Question. Show $$\Big(\frac{-3}{p}\Big)=\begin{cases}+1 & p\equiv 1\bmod 3,\\ -1 & p\equiv 2\bmod 3. \end{cases}$$

Attempt. So, using the established results of $$\Big(\frac{3}{p} \Big) = \begin{cases}+1 & p\equiv\pm1\bmod 12,\\ -1 & p\equiv\pm5\bmod 12,\end{cases}$$ $$\Big(\frac{-1}{p}\Big)=\begin{cases}+1 & p\equiv1\bmod 4,\\ -1 & p\equiv3\bmod 4,\end{cases}$$ and observing that $$\Big(\frac{-1}{p} \Big) = \begin{cases}+1 & p\equiv1,5\bmod 12,\\ -1 & p\equiv7,11\bmod 12,\end{cases}$$ we get $$\Big(\frac{-3}{p}\Big)=\begin{cases}+1 & p\equiv 1,7\bmod 12,\\ -1 & p\equiv 5,11\bmod 12. \end{cases}$$ Providing I've carried this out right; how can I reduce this further so it is in the form of modulo $3$?

Answer 1

You have that $p\equiv 1,7\pmod{12}$ if and only if $p\equiv 1\pmod{3}$ and $p$ odd.

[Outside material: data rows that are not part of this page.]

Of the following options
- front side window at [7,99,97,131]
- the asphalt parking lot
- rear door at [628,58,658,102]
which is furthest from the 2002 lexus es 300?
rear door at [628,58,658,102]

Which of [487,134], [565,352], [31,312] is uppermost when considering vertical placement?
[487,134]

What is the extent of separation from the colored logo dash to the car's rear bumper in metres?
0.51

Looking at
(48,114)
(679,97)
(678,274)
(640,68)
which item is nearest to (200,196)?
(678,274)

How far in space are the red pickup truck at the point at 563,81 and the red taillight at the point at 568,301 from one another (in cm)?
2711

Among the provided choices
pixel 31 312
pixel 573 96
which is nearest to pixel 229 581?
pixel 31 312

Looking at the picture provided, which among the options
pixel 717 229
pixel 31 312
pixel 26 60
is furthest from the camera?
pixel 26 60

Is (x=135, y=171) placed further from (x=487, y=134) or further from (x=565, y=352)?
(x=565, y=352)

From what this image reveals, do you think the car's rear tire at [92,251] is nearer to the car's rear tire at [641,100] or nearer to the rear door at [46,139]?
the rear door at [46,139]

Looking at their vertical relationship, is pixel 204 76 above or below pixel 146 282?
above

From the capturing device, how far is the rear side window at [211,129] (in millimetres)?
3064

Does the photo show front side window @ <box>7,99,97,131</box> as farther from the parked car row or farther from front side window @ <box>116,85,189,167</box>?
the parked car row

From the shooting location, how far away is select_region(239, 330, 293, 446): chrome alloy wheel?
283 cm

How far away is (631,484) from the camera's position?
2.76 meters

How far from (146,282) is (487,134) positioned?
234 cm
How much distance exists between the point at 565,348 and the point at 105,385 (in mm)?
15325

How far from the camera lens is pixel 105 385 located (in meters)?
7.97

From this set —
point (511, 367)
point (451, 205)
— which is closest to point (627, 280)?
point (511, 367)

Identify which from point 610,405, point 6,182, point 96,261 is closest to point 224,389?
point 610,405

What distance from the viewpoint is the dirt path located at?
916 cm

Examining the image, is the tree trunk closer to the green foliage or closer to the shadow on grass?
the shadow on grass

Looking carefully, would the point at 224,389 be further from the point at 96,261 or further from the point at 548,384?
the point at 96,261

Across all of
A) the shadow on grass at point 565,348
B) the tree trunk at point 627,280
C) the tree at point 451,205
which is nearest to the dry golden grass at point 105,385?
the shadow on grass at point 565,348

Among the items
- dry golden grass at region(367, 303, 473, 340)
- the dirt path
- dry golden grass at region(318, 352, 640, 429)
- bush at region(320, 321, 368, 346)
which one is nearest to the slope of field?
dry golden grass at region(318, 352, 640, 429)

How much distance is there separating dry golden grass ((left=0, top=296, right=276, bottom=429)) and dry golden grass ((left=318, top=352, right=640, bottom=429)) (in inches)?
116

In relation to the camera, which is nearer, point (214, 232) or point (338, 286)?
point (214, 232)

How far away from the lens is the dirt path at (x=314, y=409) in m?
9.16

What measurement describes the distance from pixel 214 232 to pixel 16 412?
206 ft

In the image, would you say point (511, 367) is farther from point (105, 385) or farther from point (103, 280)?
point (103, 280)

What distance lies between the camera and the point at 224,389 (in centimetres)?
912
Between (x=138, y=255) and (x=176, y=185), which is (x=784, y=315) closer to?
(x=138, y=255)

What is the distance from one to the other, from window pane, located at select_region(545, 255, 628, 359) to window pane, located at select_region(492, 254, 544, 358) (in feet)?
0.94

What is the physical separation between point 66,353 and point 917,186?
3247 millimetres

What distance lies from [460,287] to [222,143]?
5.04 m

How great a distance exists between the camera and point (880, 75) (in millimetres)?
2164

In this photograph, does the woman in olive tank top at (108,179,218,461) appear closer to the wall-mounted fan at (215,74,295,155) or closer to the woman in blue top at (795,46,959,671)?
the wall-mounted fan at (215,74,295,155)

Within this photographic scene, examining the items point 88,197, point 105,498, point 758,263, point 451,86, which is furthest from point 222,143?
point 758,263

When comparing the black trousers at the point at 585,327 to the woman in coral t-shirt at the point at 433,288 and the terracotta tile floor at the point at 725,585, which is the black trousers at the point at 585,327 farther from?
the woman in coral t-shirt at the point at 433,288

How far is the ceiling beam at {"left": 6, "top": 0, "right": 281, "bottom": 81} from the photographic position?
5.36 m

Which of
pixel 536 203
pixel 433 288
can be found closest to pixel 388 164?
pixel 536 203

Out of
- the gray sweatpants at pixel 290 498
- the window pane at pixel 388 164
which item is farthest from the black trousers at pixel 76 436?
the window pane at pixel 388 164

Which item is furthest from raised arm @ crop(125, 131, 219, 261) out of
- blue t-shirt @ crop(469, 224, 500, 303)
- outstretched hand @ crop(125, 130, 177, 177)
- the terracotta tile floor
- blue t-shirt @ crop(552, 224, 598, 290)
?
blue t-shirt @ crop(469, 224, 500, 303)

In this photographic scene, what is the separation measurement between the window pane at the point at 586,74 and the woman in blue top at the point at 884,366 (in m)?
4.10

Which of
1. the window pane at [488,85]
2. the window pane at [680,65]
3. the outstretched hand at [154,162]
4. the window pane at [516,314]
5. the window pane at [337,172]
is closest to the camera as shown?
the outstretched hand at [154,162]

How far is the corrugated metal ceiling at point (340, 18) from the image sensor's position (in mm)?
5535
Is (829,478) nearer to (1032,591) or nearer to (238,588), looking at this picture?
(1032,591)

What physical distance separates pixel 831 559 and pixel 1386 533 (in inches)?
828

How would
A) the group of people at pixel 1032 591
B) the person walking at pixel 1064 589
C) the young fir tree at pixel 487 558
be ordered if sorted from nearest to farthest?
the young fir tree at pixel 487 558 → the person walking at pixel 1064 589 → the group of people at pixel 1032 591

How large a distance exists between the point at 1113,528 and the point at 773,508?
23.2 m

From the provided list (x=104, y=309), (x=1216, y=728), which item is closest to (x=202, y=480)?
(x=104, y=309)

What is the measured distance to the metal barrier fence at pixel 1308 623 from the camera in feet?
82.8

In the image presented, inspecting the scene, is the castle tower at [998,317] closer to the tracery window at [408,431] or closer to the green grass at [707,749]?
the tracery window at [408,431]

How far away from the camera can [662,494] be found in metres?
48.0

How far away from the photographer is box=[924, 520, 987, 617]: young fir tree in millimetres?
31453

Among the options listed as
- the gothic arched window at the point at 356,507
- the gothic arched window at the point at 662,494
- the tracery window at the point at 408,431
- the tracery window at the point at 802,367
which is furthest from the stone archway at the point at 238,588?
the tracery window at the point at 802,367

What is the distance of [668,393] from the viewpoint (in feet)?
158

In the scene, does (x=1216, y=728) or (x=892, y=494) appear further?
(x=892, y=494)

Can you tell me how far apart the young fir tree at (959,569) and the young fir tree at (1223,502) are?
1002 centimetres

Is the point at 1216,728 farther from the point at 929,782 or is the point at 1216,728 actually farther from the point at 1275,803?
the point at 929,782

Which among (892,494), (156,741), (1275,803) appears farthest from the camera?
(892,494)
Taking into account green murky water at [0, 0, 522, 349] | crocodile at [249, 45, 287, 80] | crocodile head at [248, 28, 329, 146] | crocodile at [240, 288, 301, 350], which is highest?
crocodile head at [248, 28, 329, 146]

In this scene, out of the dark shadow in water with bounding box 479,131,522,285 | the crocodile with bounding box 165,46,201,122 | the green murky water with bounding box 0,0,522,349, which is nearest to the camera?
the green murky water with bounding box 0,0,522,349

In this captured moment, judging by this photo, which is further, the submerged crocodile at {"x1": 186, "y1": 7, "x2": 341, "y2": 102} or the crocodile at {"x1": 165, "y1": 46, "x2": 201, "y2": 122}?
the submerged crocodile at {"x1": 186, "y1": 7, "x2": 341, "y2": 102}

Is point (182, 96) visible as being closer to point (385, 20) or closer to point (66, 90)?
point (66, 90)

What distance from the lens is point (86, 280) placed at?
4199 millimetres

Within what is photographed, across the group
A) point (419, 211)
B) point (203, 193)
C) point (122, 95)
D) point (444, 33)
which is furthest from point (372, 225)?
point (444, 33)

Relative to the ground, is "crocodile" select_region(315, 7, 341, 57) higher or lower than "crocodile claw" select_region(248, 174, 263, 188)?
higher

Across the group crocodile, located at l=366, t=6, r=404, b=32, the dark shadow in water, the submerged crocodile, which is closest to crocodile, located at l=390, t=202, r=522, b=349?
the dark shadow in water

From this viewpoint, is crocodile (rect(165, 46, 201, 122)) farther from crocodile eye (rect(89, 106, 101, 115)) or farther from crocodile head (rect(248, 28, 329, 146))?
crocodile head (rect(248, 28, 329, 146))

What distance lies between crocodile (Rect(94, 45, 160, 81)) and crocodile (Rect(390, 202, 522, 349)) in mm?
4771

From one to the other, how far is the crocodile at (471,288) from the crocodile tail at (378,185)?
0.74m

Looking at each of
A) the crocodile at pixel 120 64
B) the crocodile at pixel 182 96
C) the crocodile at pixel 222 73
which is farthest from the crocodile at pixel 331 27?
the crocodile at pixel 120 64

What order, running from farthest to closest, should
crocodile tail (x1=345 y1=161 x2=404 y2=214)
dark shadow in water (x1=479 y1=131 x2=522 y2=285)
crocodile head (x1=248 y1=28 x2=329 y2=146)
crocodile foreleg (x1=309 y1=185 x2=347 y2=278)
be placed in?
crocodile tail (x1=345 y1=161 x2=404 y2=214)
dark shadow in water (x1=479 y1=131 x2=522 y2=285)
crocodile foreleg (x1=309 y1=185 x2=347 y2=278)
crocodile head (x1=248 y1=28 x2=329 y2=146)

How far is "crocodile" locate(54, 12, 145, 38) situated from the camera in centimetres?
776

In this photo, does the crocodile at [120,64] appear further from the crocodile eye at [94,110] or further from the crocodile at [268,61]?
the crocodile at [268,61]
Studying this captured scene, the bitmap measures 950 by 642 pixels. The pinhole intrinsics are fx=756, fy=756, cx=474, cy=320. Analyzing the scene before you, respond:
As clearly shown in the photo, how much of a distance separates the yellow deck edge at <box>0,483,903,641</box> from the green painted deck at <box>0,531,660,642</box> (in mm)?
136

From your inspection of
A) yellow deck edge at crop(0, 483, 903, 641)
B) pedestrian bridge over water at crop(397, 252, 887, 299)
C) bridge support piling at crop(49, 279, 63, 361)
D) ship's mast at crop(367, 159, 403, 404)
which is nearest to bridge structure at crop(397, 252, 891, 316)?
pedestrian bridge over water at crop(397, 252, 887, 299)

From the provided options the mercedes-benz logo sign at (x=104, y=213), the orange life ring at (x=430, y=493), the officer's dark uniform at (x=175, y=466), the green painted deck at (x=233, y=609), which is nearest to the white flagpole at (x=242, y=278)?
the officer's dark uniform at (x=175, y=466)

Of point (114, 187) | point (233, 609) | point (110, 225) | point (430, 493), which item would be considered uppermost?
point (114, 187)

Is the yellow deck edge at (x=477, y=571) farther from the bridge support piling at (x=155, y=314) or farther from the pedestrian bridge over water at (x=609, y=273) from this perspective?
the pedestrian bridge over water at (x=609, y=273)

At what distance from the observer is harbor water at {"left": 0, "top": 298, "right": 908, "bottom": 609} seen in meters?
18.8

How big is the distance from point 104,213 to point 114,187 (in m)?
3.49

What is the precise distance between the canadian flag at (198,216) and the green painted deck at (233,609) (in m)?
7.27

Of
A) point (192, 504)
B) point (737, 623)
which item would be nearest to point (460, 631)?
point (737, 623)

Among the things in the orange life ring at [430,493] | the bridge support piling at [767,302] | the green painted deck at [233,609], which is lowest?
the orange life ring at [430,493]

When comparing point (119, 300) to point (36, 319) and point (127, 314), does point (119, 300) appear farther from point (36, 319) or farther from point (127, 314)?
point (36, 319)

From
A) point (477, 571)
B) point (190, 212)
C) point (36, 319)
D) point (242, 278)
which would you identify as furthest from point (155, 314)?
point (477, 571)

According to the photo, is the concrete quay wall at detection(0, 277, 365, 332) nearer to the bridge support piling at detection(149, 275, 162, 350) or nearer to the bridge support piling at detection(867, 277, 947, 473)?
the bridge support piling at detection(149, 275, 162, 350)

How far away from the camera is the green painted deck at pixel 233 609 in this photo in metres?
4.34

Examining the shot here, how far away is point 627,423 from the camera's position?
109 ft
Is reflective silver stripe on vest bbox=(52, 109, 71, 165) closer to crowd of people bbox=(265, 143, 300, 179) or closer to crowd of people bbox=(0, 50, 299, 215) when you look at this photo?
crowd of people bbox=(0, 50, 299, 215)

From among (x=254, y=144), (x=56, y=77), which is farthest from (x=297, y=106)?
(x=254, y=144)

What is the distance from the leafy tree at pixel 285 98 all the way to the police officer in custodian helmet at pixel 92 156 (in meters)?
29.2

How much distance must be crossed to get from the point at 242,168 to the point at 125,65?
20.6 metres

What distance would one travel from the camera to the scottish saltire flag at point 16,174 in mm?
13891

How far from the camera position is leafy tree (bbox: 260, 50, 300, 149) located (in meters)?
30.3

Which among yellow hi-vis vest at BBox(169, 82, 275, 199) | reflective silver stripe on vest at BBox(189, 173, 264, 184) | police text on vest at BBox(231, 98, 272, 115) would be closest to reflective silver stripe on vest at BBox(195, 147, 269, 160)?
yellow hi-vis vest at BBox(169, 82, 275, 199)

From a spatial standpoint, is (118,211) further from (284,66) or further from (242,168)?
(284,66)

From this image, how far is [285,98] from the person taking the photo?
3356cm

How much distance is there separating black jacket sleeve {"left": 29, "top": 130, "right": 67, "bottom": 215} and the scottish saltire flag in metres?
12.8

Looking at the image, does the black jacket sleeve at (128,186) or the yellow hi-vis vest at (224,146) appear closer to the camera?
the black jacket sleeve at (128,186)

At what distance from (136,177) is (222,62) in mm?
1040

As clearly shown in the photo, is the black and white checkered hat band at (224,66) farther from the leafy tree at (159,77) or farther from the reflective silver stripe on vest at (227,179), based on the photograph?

Similarly for $p\equiv 5,11\pmod{12}$ and $p$ odd with $p\equiv 2\pmod{3}.$\

There is an easier approach if you know quadratic reciprocity:

$$\begin{align}\left(\frac{-3}{p}\right)&=\left(\frac{-1}{p}\right)\left(\frac{3}{p}\right)\\ &=\left(-1\right)^{\frac{p-1}{2}}\left(-1\right)^{\frac{p-1}{2}\frac{3-1}{2}}\left(\frac{p}{3}\right)\\ &=(-1)^{p-1}\left(\frac p3\right)\\&=\left(\frac{p}{3}\right) \end{align}$$

More generally, when $q\equiv 3\pmod{4}$ is a prime you get that:

$$\left(\frac{-q}{p}\right)=\left(\frac{p}{q}\right)$$

Answer 2

$p \equiv 1 \bmod 3$ iff $p \equiv 1,4,7,10 \bmod 12$, but $p \not\equiv 4,10 \bmod 12$ because $p$ is odd.

$p \equiv 2 \bmod 3$ iff $p \equiv 2,5,8,11 \bmod 12$, but $p \not\equiv 2,8 \bmod 12$ because $p$ is odd.